Where to place FD60 and FD30 doorsets
This will largely depend upon the function and make-up of the environment you are protecting – for example, a building such as a Doctor’s Surgery with, maybe only one or two floors and a small number of occupants or visitors, will probably be best served with 30 minute fire doors (FD30 doorsets) strategically place within the building.
A larger building, such as a hospital, school, or office block, catering for a much larger number of people should have FD60 doorsets in situation – this allows a greater time for the larger occupation of people to be able to evacuate the building safely in the event of a fire outbreak.
Fire safety and building design must meet regulations
Fire Safety forms part of the design requirements for any new building and must comply with local building regulations and standards – this is a legal and mandatory requirement. Note also, that fire risk assessments MUST be performed in appropriate buildings as part of the Regulatory Reform (Fire Safety) Order 2005 – these risk assessments also play a part in identifying the most appropriate and relevant placements of FD60 and FD30 doorsets.
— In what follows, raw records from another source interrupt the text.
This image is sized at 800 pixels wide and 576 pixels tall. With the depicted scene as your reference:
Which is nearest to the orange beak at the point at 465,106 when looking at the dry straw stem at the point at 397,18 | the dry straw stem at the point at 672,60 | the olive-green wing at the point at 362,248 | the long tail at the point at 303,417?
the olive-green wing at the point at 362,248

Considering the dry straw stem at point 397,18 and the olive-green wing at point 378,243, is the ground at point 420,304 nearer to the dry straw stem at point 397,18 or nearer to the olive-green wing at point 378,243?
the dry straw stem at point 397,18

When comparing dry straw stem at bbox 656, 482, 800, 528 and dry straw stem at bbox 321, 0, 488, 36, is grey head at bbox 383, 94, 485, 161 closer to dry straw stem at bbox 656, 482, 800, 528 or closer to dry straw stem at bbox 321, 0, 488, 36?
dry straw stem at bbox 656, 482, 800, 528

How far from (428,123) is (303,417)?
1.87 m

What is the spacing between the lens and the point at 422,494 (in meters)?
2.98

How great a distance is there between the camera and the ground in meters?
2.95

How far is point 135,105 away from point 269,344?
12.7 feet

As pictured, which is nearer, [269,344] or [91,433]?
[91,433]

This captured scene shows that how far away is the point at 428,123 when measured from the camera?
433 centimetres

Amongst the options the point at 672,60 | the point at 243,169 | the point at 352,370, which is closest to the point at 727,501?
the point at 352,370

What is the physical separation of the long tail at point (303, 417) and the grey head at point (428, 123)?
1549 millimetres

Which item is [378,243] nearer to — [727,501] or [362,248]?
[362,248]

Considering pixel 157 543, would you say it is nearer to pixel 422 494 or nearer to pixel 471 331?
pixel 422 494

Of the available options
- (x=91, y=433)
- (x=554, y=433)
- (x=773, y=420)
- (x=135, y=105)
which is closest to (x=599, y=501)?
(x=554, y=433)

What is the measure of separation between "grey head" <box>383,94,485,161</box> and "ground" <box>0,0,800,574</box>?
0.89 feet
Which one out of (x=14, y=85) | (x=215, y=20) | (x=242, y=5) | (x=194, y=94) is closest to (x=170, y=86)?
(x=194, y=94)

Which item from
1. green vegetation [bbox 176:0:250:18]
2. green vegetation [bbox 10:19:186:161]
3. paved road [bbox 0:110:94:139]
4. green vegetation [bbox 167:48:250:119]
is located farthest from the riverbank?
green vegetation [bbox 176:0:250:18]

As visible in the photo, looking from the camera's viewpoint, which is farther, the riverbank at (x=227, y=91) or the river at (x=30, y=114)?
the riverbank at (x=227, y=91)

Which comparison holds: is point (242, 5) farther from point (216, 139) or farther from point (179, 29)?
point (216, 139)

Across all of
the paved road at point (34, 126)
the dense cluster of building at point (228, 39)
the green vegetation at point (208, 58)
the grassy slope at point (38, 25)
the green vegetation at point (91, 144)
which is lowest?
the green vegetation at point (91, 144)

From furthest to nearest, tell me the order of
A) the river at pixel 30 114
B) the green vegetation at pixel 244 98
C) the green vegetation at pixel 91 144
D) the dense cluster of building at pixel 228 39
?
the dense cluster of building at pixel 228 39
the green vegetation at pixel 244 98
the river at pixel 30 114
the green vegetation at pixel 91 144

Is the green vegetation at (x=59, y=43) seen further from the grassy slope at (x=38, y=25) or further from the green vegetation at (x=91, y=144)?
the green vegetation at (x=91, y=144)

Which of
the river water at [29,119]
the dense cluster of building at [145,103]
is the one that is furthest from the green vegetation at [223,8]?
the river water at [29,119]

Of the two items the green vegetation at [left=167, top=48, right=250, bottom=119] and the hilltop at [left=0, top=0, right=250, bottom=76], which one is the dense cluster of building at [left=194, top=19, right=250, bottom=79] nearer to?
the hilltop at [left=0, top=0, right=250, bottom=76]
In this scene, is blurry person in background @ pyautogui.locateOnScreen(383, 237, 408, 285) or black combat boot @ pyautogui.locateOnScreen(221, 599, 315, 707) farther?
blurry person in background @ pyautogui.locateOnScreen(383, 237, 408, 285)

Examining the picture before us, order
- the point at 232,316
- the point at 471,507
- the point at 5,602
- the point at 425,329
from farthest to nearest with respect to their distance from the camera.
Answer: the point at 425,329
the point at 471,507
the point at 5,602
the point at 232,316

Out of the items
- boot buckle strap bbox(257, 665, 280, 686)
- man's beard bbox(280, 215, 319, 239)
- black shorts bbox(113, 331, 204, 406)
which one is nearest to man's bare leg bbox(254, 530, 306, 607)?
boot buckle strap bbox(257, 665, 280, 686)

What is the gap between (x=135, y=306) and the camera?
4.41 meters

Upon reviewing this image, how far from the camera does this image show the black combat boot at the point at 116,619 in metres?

Any fire door must be professionally installed
The very nature of fire doorsets and their function means that they should be fitted correctly and professionally. If any gaps are left around the door frames, or any of the intumescent seals are incorrectly fitted, then the fire doorsets will not perform their task properly and endanger both life and the property itself in the event of a fire.
Fire door installation requires the relevant knowledge and skills and should always be performed by a skilled fire doorset fitter.